**Problem to work on**
Reproduce the following lines word for word, covering all of the data and leaving out the pictures.

Records from a data collection
* * * * * * * * *

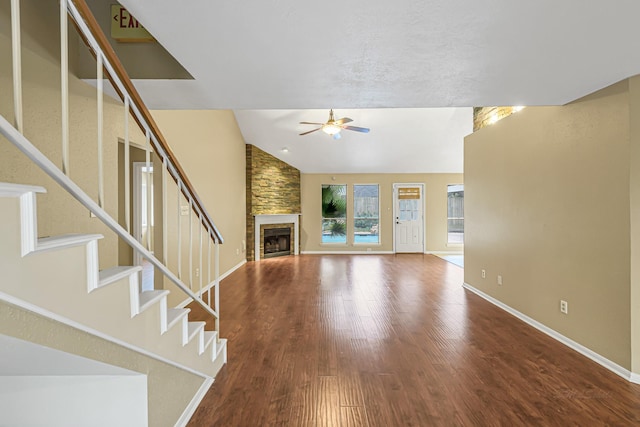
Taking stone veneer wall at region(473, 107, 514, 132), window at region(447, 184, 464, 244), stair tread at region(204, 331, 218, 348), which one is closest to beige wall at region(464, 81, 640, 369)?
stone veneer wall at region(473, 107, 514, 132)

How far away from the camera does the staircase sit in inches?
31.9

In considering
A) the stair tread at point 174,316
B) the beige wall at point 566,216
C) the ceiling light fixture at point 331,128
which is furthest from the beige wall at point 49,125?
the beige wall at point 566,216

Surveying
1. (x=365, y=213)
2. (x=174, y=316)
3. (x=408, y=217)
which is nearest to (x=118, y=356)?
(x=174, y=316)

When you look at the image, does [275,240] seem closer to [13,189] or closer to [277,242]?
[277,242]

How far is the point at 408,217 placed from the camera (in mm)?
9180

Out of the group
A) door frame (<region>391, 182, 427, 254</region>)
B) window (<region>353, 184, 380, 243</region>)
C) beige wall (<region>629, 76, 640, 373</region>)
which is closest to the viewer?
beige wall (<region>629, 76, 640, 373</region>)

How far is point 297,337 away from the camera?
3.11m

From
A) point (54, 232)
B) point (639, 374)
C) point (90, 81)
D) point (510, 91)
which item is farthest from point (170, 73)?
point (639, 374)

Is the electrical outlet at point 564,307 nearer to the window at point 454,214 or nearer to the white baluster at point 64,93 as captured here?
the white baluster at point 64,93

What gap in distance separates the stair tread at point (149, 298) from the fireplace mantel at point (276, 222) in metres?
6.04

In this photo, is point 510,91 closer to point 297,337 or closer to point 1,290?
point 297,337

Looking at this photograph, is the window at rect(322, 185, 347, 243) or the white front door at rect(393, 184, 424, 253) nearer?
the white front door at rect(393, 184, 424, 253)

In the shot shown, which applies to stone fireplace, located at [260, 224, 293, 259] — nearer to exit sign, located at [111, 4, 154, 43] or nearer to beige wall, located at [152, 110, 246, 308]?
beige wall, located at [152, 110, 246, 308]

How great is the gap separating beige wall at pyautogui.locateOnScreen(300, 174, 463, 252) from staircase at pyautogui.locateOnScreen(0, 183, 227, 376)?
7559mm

* * * * * * * * *

**Result for this task**
Taking stone veneer wall at region(473, 107, 514, 132), window at region(447, 184, 464, 244), stair tread at region(204, 331, 218, 348), which one is closest to beige wall at region(464, 81, 640, 369)?
stone veneer wall at region(473, 107, 514, 132)

How far away from the camera does the staircase sit in inches?
31.9

In considering
A) the stair tread at point 174,316
B) the beige wall at point 566,216
C) the ceiling light fixture at point 331,128
which is furthest from the beige wall at point 49,125?
the beige wall at point 566,216

Surveying
1. (x=365, y=213)
2. (x=174, y=316)
3. (x=408, y=217)
which is nearest to (x=118, y=356)?
(x=174, y=316)

When you look at the image, does [275,240] seem closer to [13,189] or closer to [277,242]?
[277,242]

How far is the point at 408,217 placed from the camera (in mm)?
9180

Out of the group
A) door frame (<region>391, 182, 427, 254</region>)
B) window (<region>353, 184, 380, 243</region>)
C) beige wall (<region>629, 76, 640, 373</region>)
which is closest to the viewer?
beige wall (<region>629, 76, 640, 373</region>)

How far is point 297,337 away from the camera?
3.11m

From
A) point (54, 232)
B) point (639, 374)
C) point (90, 81)
D) point (510, 91)
which item is farthest from point (170, 73)?
point (639, 374)

Is the electrical outlet at point 564,307 nearer to the window at point 454,214 or nearer to the white baluster at point 64,93 as captured here?
the white baluster at point 64,93

What gap in distance separates the stair tread at point (149, 298) from the fireplace mantel at point (276, 222) in metres?
6.04

In this photo, is point 510,91 closer to point 297,337 or closer to point 1,290?
point 297,337

Looking at this photograph, is the window at rect(322, 185, 347, 243) or the white front door at rect(393, 184, 424, 253) nearer?
the white front door at rect(393, 184, 424, 253)

In the shot shown, which applies to stone fireplace, located at [260, 224, 293, 259] — nearer to exit sign, located at [111, 4, 154, 43] or nearer to beige wall, located at [152, 110, 246, 308]?
beige wall, located at [152, 110, 246, 308]

How great is the gap separating beige wall at pyautogui.locateOnScreen(300, 174, 463, 252) from staircase at pyautogui.locateOnScreen(0, 183, 227, 376)?
7559mm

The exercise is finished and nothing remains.